QUESTIONS:
#1 Please reproduce the passage on childhood loneliness between "Feelings of isolation" and "Canada via email.", inclusive.
#2 Name every health effect of isolation that the passage on childhood loneliness lists.

GIVEN TEXT:
- - -
In the age of social media, it can be surprisingly easy to feel disconnected from our peers. But while loneliness is commonly associated with adults, it's important to remember that teens and children can feel lonely, too.
U.K. clinical psychologist Dr. Rachel Andrew can attest to this. "Loneliness is a subject that often comes up in clinic," she told Net Doctor U.K. "Children as young as three or four will say things like they don't have any friends or that nobody likes them. It's quite common when they start preschool or primary school because they're naturally introduced to wider social situations, which some find hard to navigate."
Feelings of isolation can have various effects on your health, such as cardiovascular problems, cognitive decline, and cellular aging, which is why it's important for parents to be aware of their children's emotional well-being. Sara Dimerman, a Thornhill, Ont. psychologist and parenting expert, says the best way to do this is to keep an open dialogue with your kids.
"The best way to maintain open communication between you and your child is to validate and acknowledge what you are seeing, to reflect back to your child what you are hearing and then to brainstorm solutions together," she told HuffPost Canada via email.
If you're worried your child (or teen!) is lonely, Dimerman offers three questions to ask that will encourage your child to open up about their feelings.
- - -
RECORDS PROVIDED:

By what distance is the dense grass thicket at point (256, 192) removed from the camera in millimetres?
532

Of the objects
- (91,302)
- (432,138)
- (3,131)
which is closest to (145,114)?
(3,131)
- - -
RESULTS FOR THE EXERCISE:
#1
Feelings of isolation can have various effects on your health, such as cardiovascular problems, cognitive decline, and cellular aging, which is why it's important for parents to be aware of their children's emotional well-being. Sara Dimerman, a Thornhill, Ont. psychologist and parenting expert, says the best way to do this is to keep an open dialogue with your kids.
"The best way to maintain open communication between you and your child is to validate and acknowledge what you are seeing, to reflect back to your child what you are hearing and then to brainstorm solutions together," she told HuffPost Canada via email.

#2 cardiovascular problems, cognitive decline, cellular aging